[Source document]:
*-*-*
Blaming a slowing metabolism for why you gain weight as you get older is a pretty common excuse.

“There’s nothing I can do about it, my body is slowing down,” says the person who has gained a few pounds.

Not so fast.

There’s a new study led by a Duke professor that shows the belief that our metabolism inevitably declines as you get older is wrong. You’re going to need a new excuse for those extra pounds.  

In fact, the study actually found four stages of metabolism.

A 55-year-old has the same metabolism as a 20-year-old

Researchers discovered metabolism peaks around age 1, when babies burn calories 50 percent faster than adults. It then gradually declines at roughly 3 percent a year until around age 20.

But here’s the surprising part.

From age 20-to-60, metabolism plateaus, with no changes based on pregnancy, or menopause, or even exercise. After age 60, metabolism starts to slowly decline again, by about 1 percent annually. The study is published in the journal Science.

“Metabolic rate is really stable through most of your adult life, ages 20 to 60 years old,” said study author Herman Pontzer, an associate professor of Evolutionary Anthropology and Global Health at Duke University.

“You’ve heard people say when I hit 30 years old, my metabolism fell apart. We don't see any evidence for that, actually,” adds Pontzer.

How the study works

Researchers studied more than 6,400 people, ages 8 days to 95 years, from 29 countries. The group took part in what’s called a “doubly labeled water” test. That means participants drank water which contained isotopes of hydrogen and oxygen. Those isotopes can be traced in urine samples.

Those trace elements allowed scientists to calculate how much hydrogen and oxygen each person used per day, which then allowed the team to calculate how much carbon dioxide the body produces every day.

From that data, researchers could analyze a person’s average total daily energy expenditure, which includes the calories we burn in everyday living: from walking and watching TV to exercising, eating and even sleeping.
*-*-*
Saved entries:
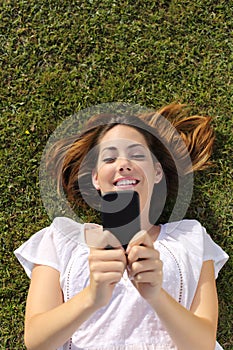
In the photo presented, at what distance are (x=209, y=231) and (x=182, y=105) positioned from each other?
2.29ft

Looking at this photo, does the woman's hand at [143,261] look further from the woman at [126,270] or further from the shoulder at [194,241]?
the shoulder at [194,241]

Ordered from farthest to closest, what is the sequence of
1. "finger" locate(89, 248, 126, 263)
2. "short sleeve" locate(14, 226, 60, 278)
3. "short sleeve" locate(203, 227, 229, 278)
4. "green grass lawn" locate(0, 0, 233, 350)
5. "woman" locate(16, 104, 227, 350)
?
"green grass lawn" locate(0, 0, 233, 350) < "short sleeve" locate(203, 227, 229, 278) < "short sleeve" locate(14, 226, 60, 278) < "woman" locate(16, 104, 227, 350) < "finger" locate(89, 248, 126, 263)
*-*-*
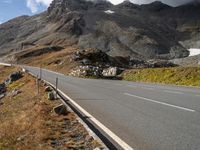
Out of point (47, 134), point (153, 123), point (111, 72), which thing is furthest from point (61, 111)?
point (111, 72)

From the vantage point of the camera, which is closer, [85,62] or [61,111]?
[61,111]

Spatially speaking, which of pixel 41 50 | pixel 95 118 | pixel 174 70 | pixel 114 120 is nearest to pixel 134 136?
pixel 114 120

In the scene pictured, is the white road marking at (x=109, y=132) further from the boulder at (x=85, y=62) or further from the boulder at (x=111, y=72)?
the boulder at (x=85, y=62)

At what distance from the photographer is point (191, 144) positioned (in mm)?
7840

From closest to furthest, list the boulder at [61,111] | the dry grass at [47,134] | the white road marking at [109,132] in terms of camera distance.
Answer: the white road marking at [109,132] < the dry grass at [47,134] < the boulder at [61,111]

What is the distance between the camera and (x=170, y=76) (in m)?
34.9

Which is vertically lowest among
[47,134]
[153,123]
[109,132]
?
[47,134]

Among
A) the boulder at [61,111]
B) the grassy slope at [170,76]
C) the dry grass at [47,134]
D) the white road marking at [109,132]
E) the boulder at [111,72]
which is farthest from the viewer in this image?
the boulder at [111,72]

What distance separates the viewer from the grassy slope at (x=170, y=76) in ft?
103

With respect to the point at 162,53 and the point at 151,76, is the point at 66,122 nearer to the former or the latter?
*-*-*
[Explore the material]:
1. Please condense the paragraph of the metabolism article that begins "Researchers studied more than 6,400 people" into a shorter version that keeps its main facts.
2. Resume the metabolism article after its final sentence, carrying on in the same style.
These records were drawn from a separate source.

[Written answers]:
1. More than 6,400 people from 29 countries, aged 8 days to 95 years, took a "doubly labeled water" test. They drank water containing hydrogen and oxygen isotopes, which can be traced in urine samples.

2.
 Everything we do burns some amount of energy.

 “And that's a very precise measurement of how many calories you burn every day, because you can’t burn calories with making carbon dioxide," explained Pontzer.

Because the study utilized a large data set, this is the first-time researchers were able to study the effects of body size, age and gender and look at how the body is able to burn energy throughout the day over the course of a lifespan.

“How our bodies burn energy is a basic function because it represents how busy all of our cells are doing what they do, and until now we didn’t have a good sense of how that changes as we get older,” said Pontzer. “And because we were able to correct for things like body size and composition, we could show that, contrary to common thinking, metabolism didn’t spike during the teen years or pregnancy, or slow during menopause, or even that there were specific differences between men and women.”

The bottom line then: if changing metabolism doesn’t play a role in weight gain at certain points in adult life, it means there are other factors. In fact, it’s most likely there are many factors, including the amount of food intake, the types of food, exercise and activity level, sleep and even where you live.

It’s just that you can’t use the “slowing metabolism” excuse anymore.